Street Smart est le nom de la série de reportages pour la télévision que le personnage interprété par Christopher Reeve se voit confier. Ces reportages sont consacrés aux personnes utilisant leurs street smarts, c'est-à-dire leur capacité à gérer des situations difficiles ou dangereuses en particulier dans les rues d'une grande ville (en l'occurrence New York).

Critique extraite de 50 ans de cinéma américain de Bertrand Tavernier et Jean-Pierre Coursodon

Un journaliste ambitieux fabrique un personnage qui se révèle plus fort que lui. Un drame violent, exigeant, moral, de Jerry Schatzberg qui évite toute manipulation.

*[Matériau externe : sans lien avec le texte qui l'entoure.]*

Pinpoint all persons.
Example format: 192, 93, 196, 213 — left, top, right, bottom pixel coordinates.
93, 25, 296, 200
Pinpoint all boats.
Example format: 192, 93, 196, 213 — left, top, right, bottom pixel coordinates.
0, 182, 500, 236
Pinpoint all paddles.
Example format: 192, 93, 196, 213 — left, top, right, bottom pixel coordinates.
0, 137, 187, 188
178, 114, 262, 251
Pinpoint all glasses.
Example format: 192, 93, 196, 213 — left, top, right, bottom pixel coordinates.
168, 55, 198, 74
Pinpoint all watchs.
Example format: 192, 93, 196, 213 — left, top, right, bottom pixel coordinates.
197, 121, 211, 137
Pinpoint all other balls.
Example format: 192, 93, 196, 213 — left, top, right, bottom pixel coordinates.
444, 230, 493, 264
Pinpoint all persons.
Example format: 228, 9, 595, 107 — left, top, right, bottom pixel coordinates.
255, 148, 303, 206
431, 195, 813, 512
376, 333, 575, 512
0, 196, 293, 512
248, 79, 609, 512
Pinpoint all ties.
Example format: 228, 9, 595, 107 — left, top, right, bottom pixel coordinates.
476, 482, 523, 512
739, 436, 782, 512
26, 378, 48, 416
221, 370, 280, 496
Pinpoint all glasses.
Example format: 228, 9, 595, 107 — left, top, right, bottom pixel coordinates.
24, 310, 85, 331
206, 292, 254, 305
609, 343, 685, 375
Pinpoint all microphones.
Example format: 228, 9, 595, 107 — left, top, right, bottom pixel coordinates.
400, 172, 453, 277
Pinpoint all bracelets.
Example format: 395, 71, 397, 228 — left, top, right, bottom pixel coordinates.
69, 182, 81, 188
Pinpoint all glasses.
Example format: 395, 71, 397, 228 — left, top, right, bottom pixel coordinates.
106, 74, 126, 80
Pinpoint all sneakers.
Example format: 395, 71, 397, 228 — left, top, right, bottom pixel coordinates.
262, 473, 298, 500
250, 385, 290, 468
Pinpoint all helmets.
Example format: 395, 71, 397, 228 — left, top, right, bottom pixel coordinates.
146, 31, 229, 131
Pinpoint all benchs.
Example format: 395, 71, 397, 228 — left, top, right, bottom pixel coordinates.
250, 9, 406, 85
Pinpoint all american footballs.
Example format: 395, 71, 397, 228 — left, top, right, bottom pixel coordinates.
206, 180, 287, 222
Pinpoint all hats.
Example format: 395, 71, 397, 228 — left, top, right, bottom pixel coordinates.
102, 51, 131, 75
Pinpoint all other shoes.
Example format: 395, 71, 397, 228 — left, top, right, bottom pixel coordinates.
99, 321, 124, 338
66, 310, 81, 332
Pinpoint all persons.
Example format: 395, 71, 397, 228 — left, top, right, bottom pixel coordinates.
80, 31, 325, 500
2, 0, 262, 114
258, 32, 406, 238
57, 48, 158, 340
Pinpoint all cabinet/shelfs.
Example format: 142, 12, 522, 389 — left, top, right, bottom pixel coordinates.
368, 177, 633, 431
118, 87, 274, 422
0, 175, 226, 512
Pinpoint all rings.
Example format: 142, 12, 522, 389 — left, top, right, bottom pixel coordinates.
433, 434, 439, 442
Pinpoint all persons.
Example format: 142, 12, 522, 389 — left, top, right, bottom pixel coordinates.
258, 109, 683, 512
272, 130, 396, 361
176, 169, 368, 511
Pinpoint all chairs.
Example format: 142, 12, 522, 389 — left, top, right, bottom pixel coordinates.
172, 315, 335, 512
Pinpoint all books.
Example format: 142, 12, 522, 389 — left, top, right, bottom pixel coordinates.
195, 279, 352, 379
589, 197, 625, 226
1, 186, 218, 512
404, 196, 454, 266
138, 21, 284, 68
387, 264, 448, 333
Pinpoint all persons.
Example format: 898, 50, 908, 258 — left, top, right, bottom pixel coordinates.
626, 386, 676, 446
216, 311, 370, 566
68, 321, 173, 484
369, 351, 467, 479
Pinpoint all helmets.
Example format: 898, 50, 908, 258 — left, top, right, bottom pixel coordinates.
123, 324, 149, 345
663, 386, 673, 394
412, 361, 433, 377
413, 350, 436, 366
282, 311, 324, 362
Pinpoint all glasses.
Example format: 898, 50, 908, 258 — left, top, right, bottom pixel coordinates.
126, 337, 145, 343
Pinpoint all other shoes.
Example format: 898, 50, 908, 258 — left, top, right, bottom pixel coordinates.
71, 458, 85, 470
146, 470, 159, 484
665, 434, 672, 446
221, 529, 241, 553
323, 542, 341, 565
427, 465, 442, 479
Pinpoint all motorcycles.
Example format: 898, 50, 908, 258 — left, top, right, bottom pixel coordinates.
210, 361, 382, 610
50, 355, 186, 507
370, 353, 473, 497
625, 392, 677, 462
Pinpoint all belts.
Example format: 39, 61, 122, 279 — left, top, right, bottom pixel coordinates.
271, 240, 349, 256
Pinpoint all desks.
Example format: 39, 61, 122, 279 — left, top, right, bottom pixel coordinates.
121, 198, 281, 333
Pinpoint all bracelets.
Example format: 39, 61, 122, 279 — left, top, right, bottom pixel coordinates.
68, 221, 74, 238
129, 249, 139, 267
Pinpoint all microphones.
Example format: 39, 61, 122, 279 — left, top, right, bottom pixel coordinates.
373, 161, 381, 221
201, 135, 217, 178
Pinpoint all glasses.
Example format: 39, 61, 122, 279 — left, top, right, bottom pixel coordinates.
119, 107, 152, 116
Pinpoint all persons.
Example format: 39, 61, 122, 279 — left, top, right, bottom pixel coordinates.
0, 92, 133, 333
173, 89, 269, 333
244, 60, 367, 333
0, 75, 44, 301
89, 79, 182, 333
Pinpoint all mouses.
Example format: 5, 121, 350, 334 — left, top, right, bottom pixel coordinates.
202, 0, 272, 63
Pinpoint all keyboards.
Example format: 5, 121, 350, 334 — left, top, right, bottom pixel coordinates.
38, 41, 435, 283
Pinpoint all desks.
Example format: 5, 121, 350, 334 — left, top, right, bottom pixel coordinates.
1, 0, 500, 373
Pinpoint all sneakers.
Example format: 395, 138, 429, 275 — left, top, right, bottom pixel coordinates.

Extrait de la chronique du 26 décembre 2005 de Bertrand Tavernier

Deux films de Jerry Schatzberg viennent de sortir : le sublime "L'Épouvantail" (sous-titré en français), l'un des trois chefs-d'œuvre que Schatzberg réalisa à la suite (les deux autres sont "Panique à Needle Park" -1971 et, toujours inédit en DVD, "Portrait d'une enfant déchue" -1970). Et le très excitant "La Rue" (avec sous-titres français) qui fut desservi par la faillite (et la piètre réputation) de la société Cannon Films qui l'avait produit. Il s'agit pourtant d'un scénario assez original qui prend des résonances très actuelles avec l'emprisonnement de la journaliste du New York Times pour refus de divulguer ses sources. C'est le même genre de choix que doit faire le personnage joué par Christopher Reeve. Les points forts du film sont les extraordinaires interprétations de Kathy Baker dans un rôle très bien écrit de prostituée et surtout de Morgan Freeman en maquereau, personnage très fort, certainement l'un des plus terribles, des plus menaçants du cinéma américain contemporain.

Critique extraite du Cinéma anglo-américain 1984-2000 de Freddy Buache

Pour cette production de Menahem Golan et Yoram Globus, au faîte de la gloire (avec Cannon Group), Schatzberg le raffiné doit élargir l'éventail des emplois de Christopher Reeve, une star prisonnière de son rôle de Superman : il abandonne sa cape et ses pouvoirs ; il revêt le blouson du reporter et plonge en pleine prostitution interlope new-yorkaise. À son rédacteur en chef, il a promis l'article sensationnel, mais doit se rendre à l'évidence : la réalité qu'il explore ne correspond guère à ce qu'il imaginait. En panne de sujet croustillant, il va simplement en inventer un qui, par malheur, va recouper certaines intrigues criminelles à propos desquelles plusieurs souteneurs s'interrogent. Ce qu'il en dit le mêle à des histoires qui le dépassent. Le cinéaste domine mal cette intrigue. La description de ce milieu pourri, plein de sortilèges noirs, où la misère et le luxe se côtoient, raniment son talent, qui est très grand, mais qu'on emploie mal.